Error getting theme layout

Managing Chaos with OpenAir – Part 1

Posted @ 9:35 am by Tiara Moske | Category: SolutionSet | 0 Comments

For a services firm like SolutionSet, hours billed equals revenue in the bank and improved profit margins. Hours worked but not improperly allocated — or worse, not tracked  — affect our bottom line negatively.  To help insure our financial success SolutionSet implemented processes, an organizational culture, and most importantly a web based system, OpenAir (internally referred to as “OA”) to streamline the management and visibility of our business pipeline, active project billings, resource allocation and timesheet management —  to name a few.

With almost two years of OpenAir under our belt, we have a well oiled machine. It’s not perfect, but it runs smoothly. The benefits of the web based system are endless, but it is the highly trained and technical customer support team at OpenAir that enables us to continually refine various modules and business processes that  impact our bottom line. As project managers, we found that the time tracked by staff, integrated with the project financials, made running reports to determine if we were on budget that much faster and easier.

There are several benefits to the system. In the first part of this posting, I’ll discuss the benefits of OpenAir to Project Management. In the second, I’ll discuss the benefits of OpenAir to other aspects of the company.

Project Management
We manage multiple aspects of a project from OpenAir. When we get a client lead, we put the client information into OpenAir as an Opportunity. When we get a project lead, we add it in as a Deal. Once the account managers solidify all the particulars of a contract with the client around the project, the Deal becomes a Project. The project contains several pieces of information that help project and account managers keep on track:

This information includes the project name, what client the project is for, the estimated or fixed fee for the project, and who the account and project managers are.
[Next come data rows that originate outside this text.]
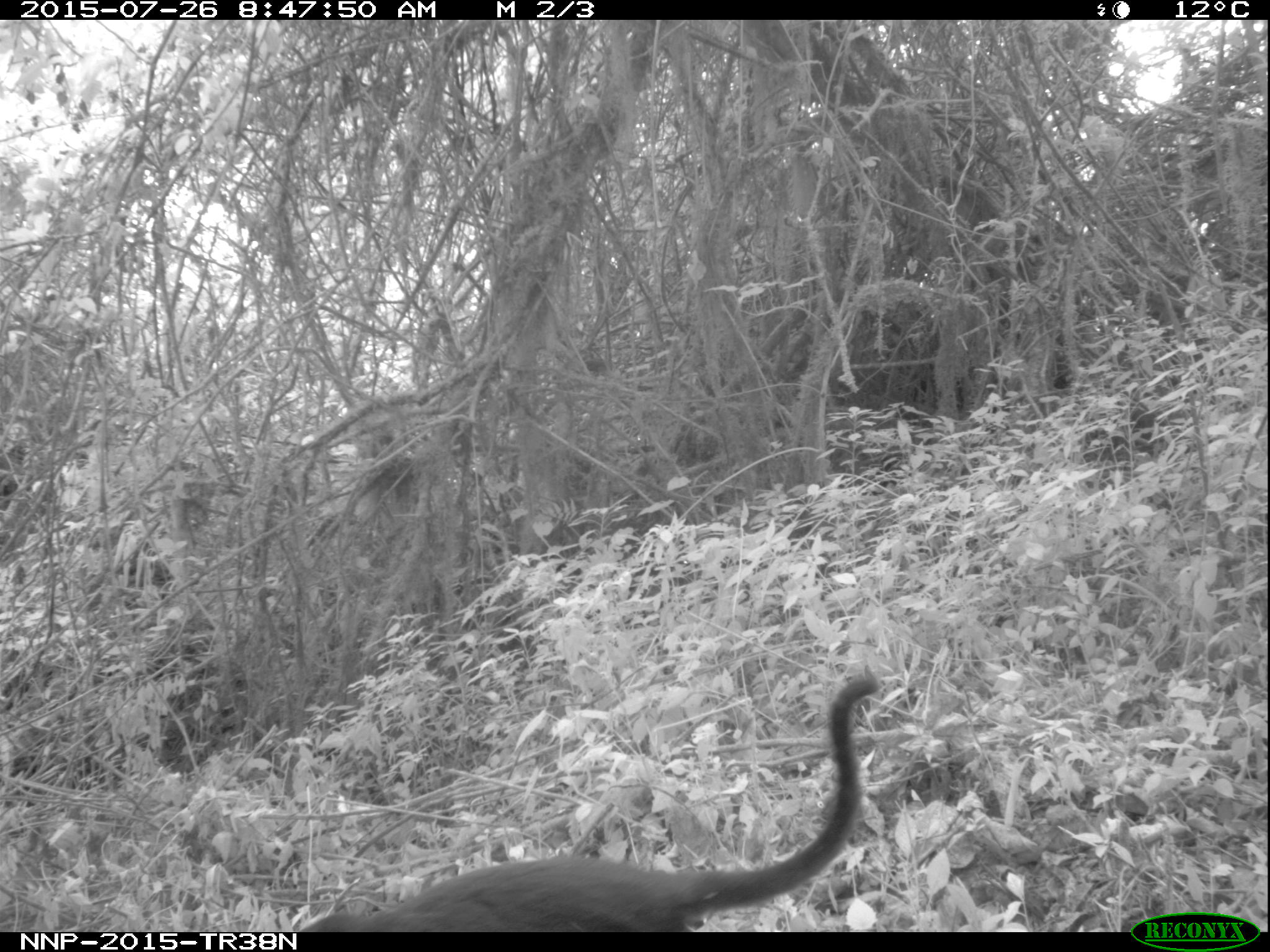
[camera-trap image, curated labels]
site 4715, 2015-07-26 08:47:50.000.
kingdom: Animalia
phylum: Chordata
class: Mammalia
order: Primates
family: Cercopithecidae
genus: Allochrocebus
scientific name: Allochrocebus lhoesti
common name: l'hoest's monkey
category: cercopithecus lhoesti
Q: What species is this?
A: Cercopithecus lhoesti (l'hoest's monkey) (Allochrocebus lhoesti).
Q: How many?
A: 1.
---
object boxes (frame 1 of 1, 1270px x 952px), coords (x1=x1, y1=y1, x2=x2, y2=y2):
cercopithecus lhoesti: (x1=290, y1=670, x2=883, y2=932)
Tasks are the services employees track their time to. This information is usually up to the project and account managers to determine. For the most part, it is usually the project role (project management, development, creative, etc.), but it can also be by milestone (requirements document, design signoff, etc.), or by phase (define, design, development, deploy). There is also the option to upload a Microsoft Project file into OpenAir. This allows for employees to track their time to specific line items within the schedule. However, this option is a bit cumbersome and gets confusing at times.

As with any company, tracking financials on a project is very important. OpenAir allows us to indicate billing rules that automatically set up invoices to be generated by the accounting team. For fixed fee projects, it usually means a fixed amount will be billed when a milestone has been reached. For time and materials projects, OpenAir will read how many hours have been tracked to the project (as well as whatever expenses have been billed to the project, if any) and create invoices based on rates put into the system for that project.

It also allows us to estimate what our revenue will be each month. For fixed fee projects, we can estimate how much of the total will be used per month. It may not be an even amount for each month of the project, so the estimation comes from both experience with past projects and an estimation over time (example: if you start a 3 month project in the middle of July, you probably won’t be doing 30% of your project in July). For time and materials projects, we can estimate the revenue in a given month based on how many hours the client has booked for the said month. These numbers then get updated at the end of each month to the actual revenue amount.

OpenAir has many reports and most of them are customizable to however you wish to use it. We can also save reports for future use, and share them with others. Each department (project managers, account managers, resourcing, accounting, etc.) has a set of reports all their own. The reports are essential to managing any project within OpenAir. One of the most important reports is to determine how much time employees have spent on a given project. Others we use often include how employees are booked on projects, what availability employees have over time, and how projects are looking from a financial point of view (which is tied to how employees are booking their time).

OpenAir has made managing project financials much easier for the Project Managers at SolutionSet. In the next posting, I’ll discuss how it aids in other aspects of the project.